Segundo a concessionária do sistema de BRT, 307 mil pessoas usaram os ônibus durante a Copa de 2010. O governo local havia anunciado que entregaria cerca de 43 quilômetros de corredores antes do evento.
No entanto, só ficou pronta uma rota de 25 quilômetros entre as duas áreas com os estádios usados na Copa, do centro de Joanesburgo ao município vizinho de Soweto.
Os 18 quilômetros restantes só foram concluídos neste ano. Há planos para expandir o sistema nos próximos anos.
Aeroporto
Além dos corredores de ônibus, Joanesburgo inaugurou logo antes da Copa o Gautrain, um trem de alta velocidade até seu aeroporto. A obra custou US$ 3 bilhões (R$ 6,66 bilhões).

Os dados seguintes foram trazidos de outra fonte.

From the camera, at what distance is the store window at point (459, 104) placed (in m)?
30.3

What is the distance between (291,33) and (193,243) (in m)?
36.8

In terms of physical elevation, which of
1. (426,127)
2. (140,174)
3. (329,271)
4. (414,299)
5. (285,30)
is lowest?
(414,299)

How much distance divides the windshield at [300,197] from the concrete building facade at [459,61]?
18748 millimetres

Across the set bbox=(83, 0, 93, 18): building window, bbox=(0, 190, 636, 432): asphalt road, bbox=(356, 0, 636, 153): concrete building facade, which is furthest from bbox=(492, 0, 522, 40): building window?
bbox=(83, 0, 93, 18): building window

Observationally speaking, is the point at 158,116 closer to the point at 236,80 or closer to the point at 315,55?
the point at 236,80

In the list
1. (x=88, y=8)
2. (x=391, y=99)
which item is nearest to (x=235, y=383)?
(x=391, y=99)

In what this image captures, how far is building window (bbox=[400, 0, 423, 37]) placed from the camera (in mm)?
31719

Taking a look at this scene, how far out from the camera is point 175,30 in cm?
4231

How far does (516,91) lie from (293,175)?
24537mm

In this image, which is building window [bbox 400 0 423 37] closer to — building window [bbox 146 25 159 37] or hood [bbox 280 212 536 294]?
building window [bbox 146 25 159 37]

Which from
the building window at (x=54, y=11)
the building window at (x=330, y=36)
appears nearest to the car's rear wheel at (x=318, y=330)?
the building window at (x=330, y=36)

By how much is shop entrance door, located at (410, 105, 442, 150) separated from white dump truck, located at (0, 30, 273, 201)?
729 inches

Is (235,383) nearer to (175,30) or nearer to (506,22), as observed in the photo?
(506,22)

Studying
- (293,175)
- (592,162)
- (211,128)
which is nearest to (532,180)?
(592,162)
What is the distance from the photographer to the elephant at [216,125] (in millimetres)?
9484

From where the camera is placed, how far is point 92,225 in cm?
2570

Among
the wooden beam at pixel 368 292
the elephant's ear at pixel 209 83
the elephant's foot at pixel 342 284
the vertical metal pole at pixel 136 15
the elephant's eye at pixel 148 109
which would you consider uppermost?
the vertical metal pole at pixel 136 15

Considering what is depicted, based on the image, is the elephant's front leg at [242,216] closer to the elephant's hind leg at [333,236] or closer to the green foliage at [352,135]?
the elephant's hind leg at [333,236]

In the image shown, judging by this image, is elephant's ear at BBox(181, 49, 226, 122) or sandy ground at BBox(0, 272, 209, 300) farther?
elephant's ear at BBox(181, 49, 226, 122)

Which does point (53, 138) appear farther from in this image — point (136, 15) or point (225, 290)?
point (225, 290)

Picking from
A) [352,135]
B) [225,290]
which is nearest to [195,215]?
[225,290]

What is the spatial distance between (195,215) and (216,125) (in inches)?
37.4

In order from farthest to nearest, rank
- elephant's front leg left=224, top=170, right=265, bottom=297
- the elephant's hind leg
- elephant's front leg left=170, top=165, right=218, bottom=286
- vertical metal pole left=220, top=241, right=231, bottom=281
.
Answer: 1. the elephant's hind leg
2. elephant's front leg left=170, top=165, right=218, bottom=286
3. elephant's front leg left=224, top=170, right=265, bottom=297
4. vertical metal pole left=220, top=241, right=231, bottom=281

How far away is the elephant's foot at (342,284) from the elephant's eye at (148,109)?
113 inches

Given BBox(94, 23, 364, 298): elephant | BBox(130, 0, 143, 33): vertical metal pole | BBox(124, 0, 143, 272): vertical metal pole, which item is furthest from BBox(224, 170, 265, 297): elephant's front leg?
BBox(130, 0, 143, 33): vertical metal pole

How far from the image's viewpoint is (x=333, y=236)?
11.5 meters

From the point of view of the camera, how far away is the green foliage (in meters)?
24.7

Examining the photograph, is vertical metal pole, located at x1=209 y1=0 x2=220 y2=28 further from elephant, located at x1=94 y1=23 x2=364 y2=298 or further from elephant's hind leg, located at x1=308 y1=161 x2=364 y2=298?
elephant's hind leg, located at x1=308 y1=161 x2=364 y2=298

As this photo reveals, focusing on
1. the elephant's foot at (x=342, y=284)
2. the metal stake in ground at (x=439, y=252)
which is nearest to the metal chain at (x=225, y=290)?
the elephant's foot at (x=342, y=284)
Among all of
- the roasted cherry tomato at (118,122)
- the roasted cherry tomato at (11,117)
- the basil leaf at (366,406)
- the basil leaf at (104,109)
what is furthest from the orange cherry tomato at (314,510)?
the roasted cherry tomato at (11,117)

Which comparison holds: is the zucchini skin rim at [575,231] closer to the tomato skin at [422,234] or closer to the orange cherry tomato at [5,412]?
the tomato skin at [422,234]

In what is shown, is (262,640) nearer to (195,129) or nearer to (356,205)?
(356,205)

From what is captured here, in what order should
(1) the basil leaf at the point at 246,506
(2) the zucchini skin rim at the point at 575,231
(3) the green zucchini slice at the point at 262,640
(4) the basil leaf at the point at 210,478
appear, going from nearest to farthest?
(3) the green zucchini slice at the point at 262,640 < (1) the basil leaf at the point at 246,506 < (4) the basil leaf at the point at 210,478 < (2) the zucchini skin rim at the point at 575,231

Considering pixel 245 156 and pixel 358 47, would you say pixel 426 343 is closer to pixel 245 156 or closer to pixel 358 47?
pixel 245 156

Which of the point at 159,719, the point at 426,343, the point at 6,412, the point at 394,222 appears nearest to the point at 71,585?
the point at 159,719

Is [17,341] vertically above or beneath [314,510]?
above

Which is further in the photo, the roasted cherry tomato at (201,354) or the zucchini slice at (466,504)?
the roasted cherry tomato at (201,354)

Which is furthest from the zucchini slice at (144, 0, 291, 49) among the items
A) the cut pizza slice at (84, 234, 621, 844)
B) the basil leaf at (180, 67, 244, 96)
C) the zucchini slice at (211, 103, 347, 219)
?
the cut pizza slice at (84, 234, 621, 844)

Ainda que tenha sido projetado antes do anúncio de que a África do Sul sediaria a Copa, a obra foi apressada para que seu primeiro trecho fosse concluído antes do torneio. Com isso, muitos moradores passaram a associar a construção do trem ao Mundial.

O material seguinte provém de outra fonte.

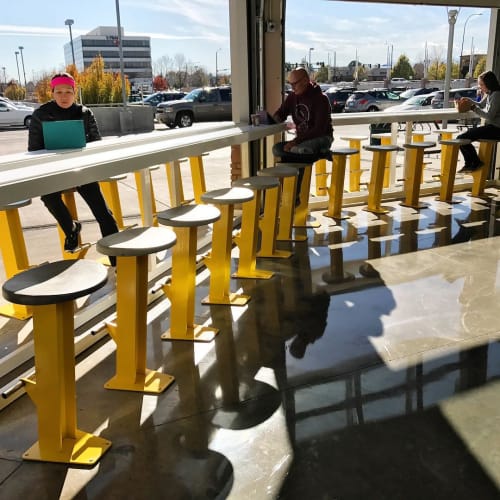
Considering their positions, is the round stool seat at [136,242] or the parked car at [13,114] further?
the parked car at [13,114]

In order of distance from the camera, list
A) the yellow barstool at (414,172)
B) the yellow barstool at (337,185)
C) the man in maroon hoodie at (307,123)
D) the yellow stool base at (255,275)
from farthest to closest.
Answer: the yellow barstool at (414,172) < the yellow barstool at (337,185) < the man in maroon hoodie at (307,123) < the yellow stool base at (255,275)

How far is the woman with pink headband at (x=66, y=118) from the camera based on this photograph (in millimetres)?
3104

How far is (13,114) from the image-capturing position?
143 inches

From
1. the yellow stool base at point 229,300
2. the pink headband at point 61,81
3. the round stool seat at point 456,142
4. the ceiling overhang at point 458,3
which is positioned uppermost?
the ceiling overhang at point 458,3

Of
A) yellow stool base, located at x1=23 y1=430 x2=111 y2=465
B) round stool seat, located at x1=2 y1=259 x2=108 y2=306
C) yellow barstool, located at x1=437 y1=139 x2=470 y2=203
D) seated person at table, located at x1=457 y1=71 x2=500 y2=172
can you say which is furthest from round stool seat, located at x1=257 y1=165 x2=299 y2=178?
seated person at table, located at x1=457 y1=71 x2=500 y2=172

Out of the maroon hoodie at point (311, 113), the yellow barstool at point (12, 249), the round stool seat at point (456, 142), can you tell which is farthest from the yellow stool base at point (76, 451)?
the round stool seat at point (456, 142)

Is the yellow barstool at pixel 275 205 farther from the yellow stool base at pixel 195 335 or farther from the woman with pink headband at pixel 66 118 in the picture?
the yellow stool base at pixel 195 335

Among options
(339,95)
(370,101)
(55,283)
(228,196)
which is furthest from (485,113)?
(339,95)

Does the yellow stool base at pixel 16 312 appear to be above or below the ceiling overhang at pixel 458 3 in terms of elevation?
below

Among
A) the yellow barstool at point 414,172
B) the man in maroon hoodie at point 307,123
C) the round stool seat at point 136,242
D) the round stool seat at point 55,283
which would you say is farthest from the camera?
the yellow barstool at point 414,172

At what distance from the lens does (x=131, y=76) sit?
13.2 ft

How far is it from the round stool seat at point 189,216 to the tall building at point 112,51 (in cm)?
131

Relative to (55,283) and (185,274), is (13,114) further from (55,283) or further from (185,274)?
(55,283)

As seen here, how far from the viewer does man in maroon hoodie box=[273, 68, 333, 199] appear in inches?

Assim como o sistema de corredores de ônibus, o Gautrain continuou a se expandir após a Copa. A linha agora chega até o município vizinho de Pretória.
A expansão favoreceu o estudante Emile van den Berg, que mora em Joanesburgo e usa o trem diariamente para ir à universidade em Pretória.
Antes do sistema, por causa do trânsito, ele tinha de morar em Pretória. "Agora posso morar com meus pais (em Joanesburgo) e economizar".
No entanto, o Gautrain é um sistema caro: os bilhetes custam entre R$ 26 e R$30.
"Precisamos de alternativas mais econômicas de transporte", diz o contador namibiano Nicky Mutenda, que também usa o trem diariamente. "Muito poucos sul-africanos podem pagar para estar aqui."
Mesmo assim, ele acha que o investimento inaugurou uma nova etapa na relação de Joanesburgo com o transporte público - investir no setor, diz ele, passou a ser considerado uma prioridade mesmo por sul-africanos ricos, que até então só se deslocavam de carro mas ficaram encantados com o trem.
Para Mutenda, a Copa também fez com que as autoridades sul-africanas dessem mais importância para o tema.
Desequilíbrio
Há ainda, entre alguns moradores entrevistados, a percepção de que o planejamento para a Copa de 2010 favoreceu especialmente Joanesburgo em detrimento de outras regiões do país.
Nenhuma das outras oito cidades a sediar jogos do Mundial implantou sistemas do porte do Gautrain ou do Rea Vaya.
"A Copa foi boa para Joanesburgo, mas não necessariamente para a África do Sul toda", diz a gerente de orquestra Yvonne Raedane.
"Nós ganhamos mais que o resto do país", avalia.